El rey esbozó una sonrisa. Al fondo, los gigantes se reunieron en una visión aterradora. Para mostrar que Arzallum estaba condenada mientras, al fondo, su ejército retrocedía cada vez más diezmado por Minotaurus, los gigantes de Brobdingnag formaron una terrorífica pared de escudos. En verdad aquello no podía ser llamado una pared de escudos. Tal era una pobre definición. Aquello era una muralla de escudos. Una muralla infinita de seres descomunales que eclipsaban el sol con el bloqueo de una tierra que no era suya, pero que estaban dispuestos a tomar.
Había allí todavía unos dos mil gigantes.
En el suelo, el rey Anisio Branford, maestre Ira y los pocos caballeros vivos comenzaron a retroceder. Los arqueros que no habían muerto corrían de los montes de piedra como niños huyendo del cautiverio de las brujas. Incluso con el mismo horror. Al fondo estaba la empalizada de Arzallum. Y todos sabían que Minotaurus y Brobdingnag no detendrían la masacre cuando tuvieran el estandarte enemigo en las manos.
—¿De verdad sabes lo que haces? —preguntó maestre Enano, todavía en posición de guerra, retrocediendo lentamente.
—No. Pero necesito creer que sí.
—¿Y en qué tanto quieres creer? ¡Hay por lo menos dos mil gigantes en la pared de escudos frente a nosotros!
—Lo sé.
—¿Por qué no usas el…?
—Todavía no.
—¡Básicamente tu ejército ya fue derrotado por Minotaurus!
—Todavía no.
—Aunque fueran semidioses y vencieran a Minotaurus, tus hombres serían posteriormente aplastados por Brobdingnag.
—No. Si ellos fueran semidioses, aplastarían a Minotaurus y a Brobdingnag.
Esta vez el rey sonrió. Maestre Ira pensó que era la maldita locura que precede a la muerte. Pero no lo era.
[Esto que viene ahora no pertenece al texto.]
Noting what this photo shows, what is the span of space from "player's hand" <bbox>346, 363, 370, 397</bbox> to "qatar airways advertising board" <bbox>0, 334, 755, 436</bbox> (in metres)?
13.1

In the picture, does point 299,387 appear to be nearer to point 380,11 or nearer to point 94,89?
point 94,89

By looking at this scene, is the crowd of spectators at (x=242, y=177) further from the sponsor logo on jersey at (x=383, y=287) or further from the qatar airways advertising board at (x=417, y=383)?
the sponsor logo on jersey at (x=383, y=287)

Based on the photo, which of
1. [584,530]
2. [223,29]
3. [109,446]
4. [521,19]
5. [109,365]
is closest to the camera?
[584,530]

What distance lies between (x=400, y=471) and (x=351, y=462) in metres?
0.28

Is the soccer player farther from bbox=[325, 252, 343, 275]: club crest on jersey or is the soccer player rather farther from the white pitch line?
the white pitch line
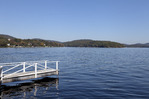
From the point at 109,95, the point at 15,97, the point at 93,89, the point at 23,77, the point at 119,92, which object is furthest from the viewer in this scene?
the point at 23,77

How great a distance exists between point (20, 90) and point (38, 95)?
9.70 ft

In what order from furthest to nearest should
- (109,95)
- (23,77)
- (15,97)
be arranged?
(23,77), (109,95), (15,97)

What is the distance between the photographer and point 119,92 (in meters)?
14.5

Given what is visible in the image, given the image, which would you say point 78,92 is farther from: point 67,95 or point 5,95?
point 5,95

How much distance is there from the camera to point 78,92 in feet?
47.1

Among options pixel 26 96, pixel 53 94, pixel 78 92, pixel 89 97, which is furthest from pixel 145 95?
pixel 26 96

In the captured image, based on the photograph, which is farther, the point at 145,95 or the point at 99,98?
the point at 145,95

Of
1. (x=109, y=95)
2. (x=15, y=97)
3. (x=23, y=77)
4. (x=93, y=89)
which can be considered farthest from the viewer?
(x=23, y=77)

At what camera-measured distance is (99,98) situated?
41.9 ft

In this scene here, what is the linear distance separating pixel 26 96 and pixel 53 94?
2.59m

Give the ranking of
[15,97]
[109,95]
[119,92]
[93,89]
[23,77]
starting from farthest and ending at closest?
[23,77] < [93,89] < [119,92] < [109,95] < [15,97]

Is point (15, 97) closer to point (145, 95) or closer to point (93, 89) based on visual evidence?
point (93, 89)

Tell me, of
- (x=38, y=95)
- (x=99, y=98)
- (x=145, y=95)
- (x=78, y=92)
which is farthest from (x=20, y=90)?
(x=145, y=95)

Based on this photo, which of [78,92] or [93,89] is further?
[93,89]
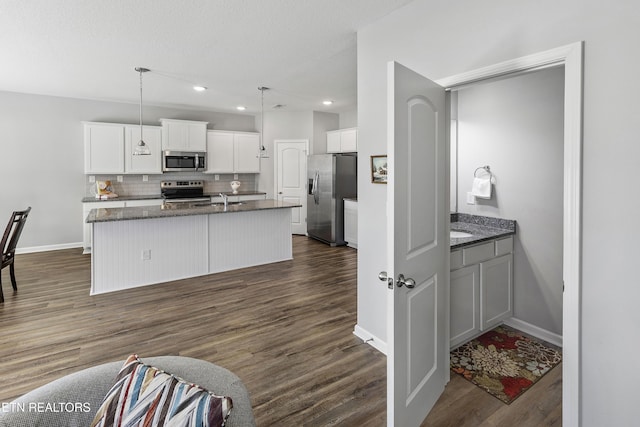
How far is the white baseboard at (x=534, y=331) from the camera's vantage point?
9.21 feet

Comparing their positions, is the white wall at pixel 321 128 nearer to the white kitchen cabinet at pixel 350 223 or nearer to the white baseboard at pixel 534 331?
the white kitchen cabinet at pixel 350 223

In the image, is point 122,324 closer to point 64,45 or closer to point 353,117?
point 64,45

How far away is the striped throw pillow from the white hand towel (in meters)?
2.96

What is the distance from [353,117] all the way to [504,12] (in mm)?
5552

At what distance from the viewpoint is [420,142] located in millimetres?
1825

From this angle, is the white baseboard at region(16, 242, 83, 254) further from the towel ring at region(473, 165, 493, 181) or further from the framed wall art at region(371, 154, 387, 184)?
the towel ring at region(473, 165, 493, 181)

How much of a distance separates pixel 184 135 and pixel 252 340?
504 cm

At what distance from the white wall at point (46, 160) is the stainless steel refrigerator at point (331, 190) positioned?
12.4ft

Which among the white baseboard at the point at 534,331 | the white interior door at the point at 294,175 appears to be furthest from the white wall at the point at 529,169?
the white interior door at the point at 294,175

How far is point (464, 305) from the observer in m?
2.64

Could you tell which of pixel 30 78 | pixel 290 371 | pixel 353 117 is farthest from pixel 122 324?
pixel 353 117

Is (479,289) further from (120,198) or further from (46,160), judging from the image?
(46,160)

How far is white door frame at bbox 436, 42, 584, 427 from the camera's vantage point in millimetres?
1542

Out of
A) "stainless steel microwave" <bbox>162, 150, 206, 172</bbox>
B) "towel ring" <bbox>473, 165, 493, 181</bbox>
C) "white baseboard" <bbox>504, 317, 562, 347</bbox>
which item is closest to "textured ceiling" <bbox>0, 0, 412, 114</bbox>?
"stainless steel microwave" <bbox>162, 150, 206, 172</bbox>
La sonrisa del rey venía del sonido que al fin comenzó a silbar en las Tierras Muertas. El sonido al que él esperaba sobrevivir para escuchar. El sonido calculado por los gnomos con ecuaciones matemáticas precisas e instrumentos que Occidente desconocía. El sonido que comenzaba a levantar tierra y grava y aumentaba de intensidad bruscamente a cada segundo, para levantar aún más tierra y grava. Los soldados de Arzallum y los aliados que también eran Arzallum comenzaron a sentir partes de las espaldas, de los tobillos y de los brazos cortadas por pequeñas piedras que entraban y se alojaban en sus armaduras y lanzaban sus ropas al frente en un ventarrón cada vez más creciente. Aquella tierra que entraba por las botas, pegándose a la piel sudada y abatiendo todavía más el cuerpo cansado, haría que los soldados arzallinos flaquearan y casi desistieran. Eran hombres cansados, con la mente quebrantada de quien mira aproximarse el final de la línea, rodeados de los cadáveres de amigos muertos por un ejército tres veces mayor. Y no hablamos de otro ejército verdaderamente mayor, pero aquel sonido, al menos para un rey visionario, lo cambiaba todo. Pues era el sonido de un ventarrón que cambiaría el destino de la guerra.
«Por la variación de los ángulos de los vientos, podemos calcular que en cualquier instante habrá un ventarrón largo que se apoderará de las Tierras Muertas».
La señal fue dada por la capitana y, en la empalizada cubierta de aceite, las enfermeras, con los corazones latiendo con fuerza, comenzaron a incendiar su propio refugio.
Era hora de saber quién ganaría la guerra.